▸ **COMPLETE THE FOLLOWING**
**A.** From the REPPARE team profiles, extract the passage starting with "REPPARE (REevaluating the" and going on through "G7, and G20.".
**B.** In the REPPARE team profiles, how many years has David Bell worked in biotech and international public health?
[[ PAGE TEXT, beginning ]]
REPPARE (REevaluating the Pandemic Preparedness And REsponse agenda) involves a multidisciplinary team convened by the University of Leeds
Garrett W. Brown
Garrett Wallace Brown is Chair of Global Health Policy at the University of Leeds. He is Co-Lead of the Global Health Research Unit and will be the Director of a new WHO Collaboration Centre for Health Systems and Health Security. His research focuses on global health governance, health financing, health system strengthening, health equity, and estimating the costs and funding feasibility of pandemic preparedness and response. He has conducted policy and research collaborations in global health for over 25 years and has worked with NGOs, governments in Africa, the DHSC, the FCDO, the UK Cabinet Office, WHO, G7, and G20.
David Bell
David Bell is a clinical and public health physician with a PhD in population health and background in internal medicine, modeling and epidemiology of infectious disease. Previously, he was Director of the Global Health Technologies at Intellectual Ventures Global Good Fund in the USA, Programme Head for Malaria and Acute Febrile Disease at the Foundation for Innovative New Diagnostics (FIND) in Geneva, and worked on infectious diseases and coordinated malaria diagnostics strategy at the World Health Organization. He has worked for 20 years in biotech and international public health, with over 120 research publications. David is based in Texas, USA.
Blagovesta Tacheva
Blagovesta Tacheva is a REPPARE Research Fellow in the School of Politics and International Studies at the University of Leeds. She has a PhD in International Relations with expertise in global institutional design, international law, human rights, and humanitarian response. Recently, she has conducted WHO collaborative research on pandemic preparedness and response cost estimates and the potential of innovative financing to meet a portion of that cost estimate. Her role on the REPPARE team will be to examine current institutional arrangements associated with the emerging pandemic preparedness and response agenda and to determine its appropriateness considering identified risk burden, opportunity costs and commitment to representative / equitable decision-making.
Jean Merlin von Agris
Jean Merlin von Agris is a REPPARE funded PhD student at the School of Politics and International Studies at the University of Leeds. He has a Master’s degree in development economics with a special interest in rural development. Recently, he has focused on researching the scope and effects of non-pharmaceutical interventions during the Covid-19 pandemic. Within the REPPARE project, Jean will focus on assessing the assumptions and the robustness of evidence-bases underpinning the global pandemic preparedness and response agenda, with a particular focus on implications for wellbeing.
[[ PAGE TEXT, end ]]
[[ RECORD EXCERPTS, beginning ]]
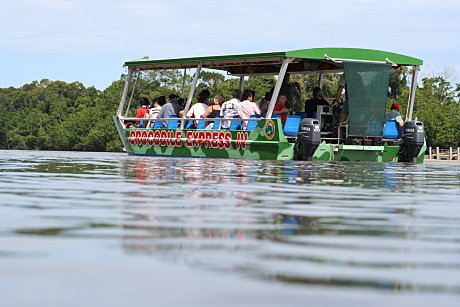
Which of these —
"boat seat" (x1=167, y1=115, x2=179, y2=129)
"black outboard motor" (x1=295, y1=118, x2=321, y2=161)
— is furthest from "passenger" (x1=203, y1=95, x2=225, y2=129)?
"black outboard motor" (x1=295, y1=118, x2=321, y2=161)

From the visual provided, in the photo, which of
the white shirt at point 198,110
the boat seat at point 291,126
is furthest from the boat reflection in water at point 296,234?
the white shirt at point 198,110

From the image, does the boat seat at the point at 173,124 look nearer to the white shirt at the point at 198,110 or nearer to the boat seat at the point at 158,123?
the boat seat at the point at 158,123

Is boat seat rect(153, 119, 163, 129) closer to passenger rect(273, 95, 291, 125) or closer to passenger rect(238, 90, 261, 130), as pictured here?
passenger rect(238, 90, 261, 130)

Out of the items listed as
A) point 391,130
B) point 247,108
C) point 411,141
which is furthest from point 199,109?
point 411,141

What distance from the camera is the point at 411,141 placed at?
714 inches

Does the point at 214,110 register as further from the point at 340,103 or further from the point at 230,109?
the point at 340,103

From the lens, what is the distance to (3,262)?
297cm

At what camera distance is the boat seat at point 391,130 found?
1865cm

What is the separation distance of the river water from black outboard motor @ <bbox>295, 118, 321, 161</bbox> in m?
10.4

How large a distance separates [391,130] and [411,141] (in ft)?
2.34

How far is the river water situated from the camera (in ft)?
8.01

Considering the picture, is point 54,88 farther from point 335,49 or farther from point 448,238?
point 448,238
[[ RECORD EXCERPTS, end ]]
▸ **ANSWER SET**
**A.**
REPPARE (REevaluating the Pandemic Preparedness And REsponse agenda) involves a multidisciplinary team convened by the University of Leeds
Garrett W. Brown
Garrett Wallace Brown is Chair of Global Health Policy at the University of Leeds. He is Co-Lead of the Global Health Research Unit and will be the Director of a new WHO Collaboration Centre for Health Systems and Health Security. His research focuses on global health governance, health financing, health system strengthening, health equity, and estimating the costs and funding feasibility of pandemic preparedness and response. He has conducted policy and research collaborations in global health for over 25 years and has worked with NGOs, governments in Africa, the DHSC, the FCDO, the UK Cabinet Office, WHO, G7, and G20.

**B.** 20 years.